REQUIRED TASK: Reproduce all of the material below word for word, leaving the pictures out of your copy.

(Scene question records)
+ + + +
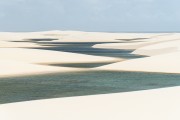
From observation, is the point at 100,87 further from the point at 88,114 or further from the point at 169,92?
the point at 88,114

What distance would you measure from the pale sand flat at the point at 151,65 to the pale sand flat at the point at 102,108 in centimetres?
1676

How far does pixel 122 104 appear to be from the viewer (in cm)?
1567

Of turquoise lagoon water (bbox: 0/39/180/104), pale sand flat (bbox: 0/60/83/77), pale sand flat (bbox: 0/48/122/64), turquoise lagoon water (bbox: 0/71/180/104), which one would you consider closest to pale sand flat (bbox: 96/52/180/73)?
turquoise lagoon water (bbox: 0/39/180/104)

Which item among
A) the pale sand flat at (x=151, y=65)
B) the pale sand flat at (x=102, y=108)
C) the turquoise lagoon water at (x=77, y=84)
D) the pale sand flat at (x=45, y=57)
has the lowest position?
the pale sand flat at (x=102, y=108)

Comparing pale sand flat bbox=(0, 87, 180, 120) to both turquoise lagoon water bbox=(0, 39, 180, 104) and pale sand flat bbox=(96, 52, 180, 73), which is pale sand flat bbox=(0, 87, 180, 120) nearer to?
turquoise lagoon water bbox=(0, 39, 180, 104)

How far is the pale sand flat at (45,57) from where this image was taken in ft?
146

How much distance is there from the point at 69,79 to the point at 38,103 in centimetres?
1151

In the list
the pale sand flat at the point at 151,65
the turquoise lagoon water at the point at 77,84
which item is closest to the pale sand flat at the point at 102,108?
the turquoise lagoon water at the point at 77,84

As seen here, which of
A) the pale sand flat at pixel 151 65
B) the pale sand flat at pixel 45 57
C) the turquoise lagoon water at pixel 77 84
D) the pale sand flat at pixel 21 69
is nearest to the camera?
the turquoise lagoon water at pixel 77 84

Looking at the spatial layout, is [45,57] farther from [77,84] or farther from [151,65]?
[77,84]

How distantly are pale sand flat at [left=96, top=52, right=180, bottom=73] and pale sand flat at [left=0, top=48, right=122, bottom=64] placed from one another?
6503mm

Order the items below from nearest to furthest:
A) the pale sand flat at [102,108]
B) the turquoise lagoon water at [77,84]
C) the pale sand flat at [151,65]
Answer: the pale sand flat at [102,108] → the turquoise lagoon water at [77,84] → the pale sand flat at [151,65]

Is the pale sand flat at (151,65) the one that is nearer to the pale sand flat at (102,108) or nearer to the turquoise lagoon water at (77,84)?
the turquoise lagoon water at (77,84)

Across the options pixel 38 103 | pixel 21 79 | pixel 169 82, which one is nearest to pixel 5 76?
pixel 21 79
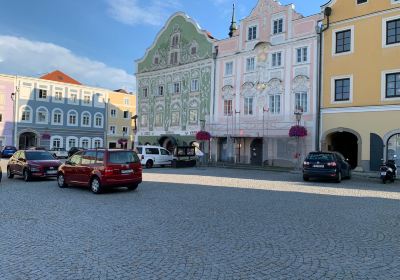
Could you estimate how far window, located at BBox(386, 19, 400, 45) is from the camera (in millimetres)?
24953

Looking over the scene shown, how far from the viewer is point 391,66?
82.0ft

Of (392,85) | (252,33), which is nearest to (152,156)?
(252,33)

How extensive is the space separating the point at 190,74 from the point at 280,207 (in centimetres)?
3034

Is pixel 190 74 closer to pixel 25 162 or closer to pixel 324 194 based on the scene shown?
pixel 25 162

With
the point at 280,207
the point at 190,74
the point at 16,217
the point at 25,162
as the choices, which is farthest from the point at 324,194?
the point at 190,74

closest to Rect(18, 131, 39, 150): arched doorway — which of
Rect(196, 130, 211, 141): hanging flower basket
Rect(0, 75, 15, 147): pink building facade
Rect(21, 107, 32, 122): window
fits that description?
Rect(21, 107, 32, 122): window

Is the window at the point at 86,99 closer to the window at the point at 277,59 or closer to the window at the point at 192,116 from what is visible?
the window at the point at 192,116

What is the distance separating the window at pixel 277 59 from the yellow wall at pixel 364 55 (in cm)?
457

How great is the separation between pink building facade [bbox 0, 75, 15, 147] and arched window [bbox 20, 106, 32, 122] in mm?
1388

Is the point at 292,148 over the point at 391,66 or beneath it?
beneath

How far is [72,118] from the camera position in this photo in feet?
200

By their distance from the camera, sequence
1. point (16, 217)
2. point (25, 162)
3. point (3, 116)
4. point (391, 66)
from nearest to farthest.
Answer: point (16, 217)
point (25, 162)
point (391, 66)
point (3, 116)

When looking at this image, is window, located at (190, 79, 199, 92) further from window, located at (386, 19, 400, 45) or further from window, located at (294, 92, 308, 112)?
window, located at (386, 19, 400, 45)

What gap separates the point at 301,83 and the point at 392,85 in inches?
275
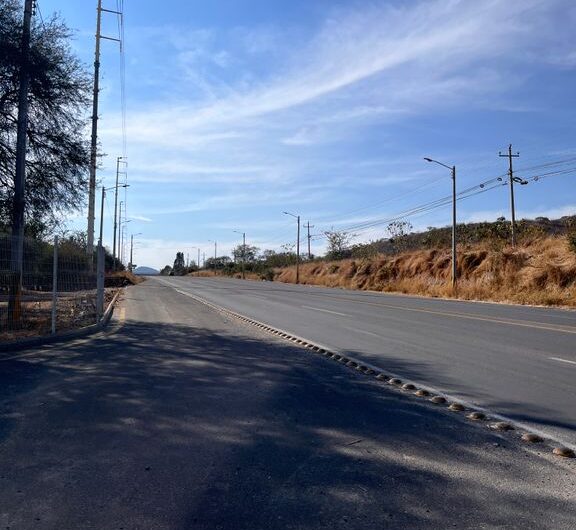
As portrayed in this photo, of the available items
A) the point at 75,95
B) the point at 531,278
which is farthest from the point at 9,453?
+ + + +
FULL SOLUTION:
From observation, is the point at 100,87 further from the point at 88,114 or further from the point at 169,92?
the point at 88,114

What distance would you measure from the pale sand flat at the point at 151,65 to the pale sand flat at the point at 102,108 in centimetres?
1676

How far does pixel 122 104 appear to be from the viewer (in cm)?
1567

Of turquoise lagoon water (bbox: 0/39/180/104), pale sand flat (bbox: 0/60/83/77), pale sand flat (bbox: 0/48/122/64), turquoise lagoon water (bbox: 0/71/180/104), which one would you consider closest to pale sand flat (bbox: 96/52/180/73)?
turquoise lagoon water (bbox: 0/39/180/104)

Which item among
A) the pale sand flat at (x=151, y=65)
B) the pale sand flat at (x=102, y=108)
C) the turquoise lagoon water at (x=77, y=84)
D) the pale sand flat at (x=45, y=57)
has the lowest position?
the pale sand flat at (x=102, y=108)

Comparing pale sand flat bbox=(0, 87, 180, 120) to both turquoise lagoon water bbox=(0, 39, 180, 104) and pale sand flat bbox=(96, 52, 180, 73), which is pale sand flat bbox=(0, 87, 180, 120) nearer to?
turquoise lagoon water bbox=(0, 39, 180, 104)

How far is the pale sand flat at (45,57) from where this image was taken in ft?
146

How much distance is there from the point at 69,79 to the point at 38,103 in centimetres?
1151

In the list
the pale sand flat at the point at 151,65
the turquoise lagoon water at the point at 77,84
which item is closest to the pale sand flat at the point at 102,108?
the turquoise lagoon water at the point at 77,84

As seen here, which of
A) the pale sand flat at pixel 151 65
B) the pale sand flat at pixel 45 57
C) the turquoise lagoon water at pixel 77 84
D) the pale sand flat at pixel 21 69
is nearest to the camera?
the turquoise lagoon water at pixel 77 84

Looking at the spatial layout, is [45,57] farther from [77,84] or farther from [151,65]?
[77,84]

How distantly are pale sand flat at [left=96, top=52, right=180, bottom=73] and pale sand flat at [left=0, top=48, right=122, bottom=64] placed from one another?
6503mm

Order the items below from nearest to furthest:
A) the pale sand flat at [102,108]
B) the turquoise lagoon water at [77,84]
C) the pale sand flat at [151,65]
Answer: the pale sand flat at [102,108] → the turquoise lagoon water at [77,84] → the pale sand flat at [151,65]

Is the pale sand flat at (151,65) the one that is nearer to the pale sand flat at (102,108) or nearer to the turquoise lagoon water at (77,84)?
the turquoise lagoon water at (77,84)

Across the options pixel 38 103 | pixel 21 79 | pixel 169 82, which one is nearest to pixel 5 76?
pixel 21 79
Could you estimate how far window, located at BBox(386, 19, 400, 45) is from the camera (in millimetres)?
24953

Looking over the scene shown, how far from the viewer is point 391,66?
82.0ft

Of (392,85) | (252,33), which is nearest to (152,156)?
(252,33)

How extensive is the space separating the point at 190,74 from the point at 280,207 (in centimetres)?
3034

Is pixel 190 74 closer to pixel 25 162 or closer to pixel 324 194 based on the scene shown?
pixel 25 162

With
the point at 280,207
the point at 190,74
the point at 16,217
the point at 25,162
as the choices, which is farthest from the point at 324,194?
the point at 190,74

closest to Rect(18, 131, 39, 150): arched doorway — which of
Rect(196, 130, 211, 141): hanging flower basket
Rect(0, 75, 15, 147): pink building facade
Rect(21, 107, 32, 122): window
fits that description?
Rect(21, 107, 32, 122): window

Is the window at the point at 86,99 closer to the window at the point at 277,59 or closer to the window at the point at 192,116 from what is visible?
the window at the point at 192,116

What is the distance separating the window at pixel 277 59 from the yellow wall at pixel 364 55 (in cm)?
457

How great is the separation between pink building facade [bbox 0, 75, 15, 147] and arched window [bbox 20, 106, 32, 122] in mm?
1388

Is the point at 292,148 over the point at 391,66 or beneath it?
beneath

How far is [72,118] from the camera position in this photo in feet?
200

By their distance from the camera, sequence
1. point (16, 217)
2. point (25, 162)
3. point (3, 116)
4. point (391, 66)
from nearest to farthest.
Answer: point (16, 217)
point (25, 162)
point (391, 66)
point (3, 116)

When looking at this image, is window, located at (190, 79, 199, 92) further from window, located at (386, 19, 400, 45) or further from window, located at (294, 92, 308, 112)?
window, located at (386, 19, 400, 45)

What gap separates the point at 301,83 and the point at 392,85 in inches?
275
As portrayed in this photo, of the available items
A) the point at 75,95
B) the point at 531,278
which is farthest from the point at 9,453?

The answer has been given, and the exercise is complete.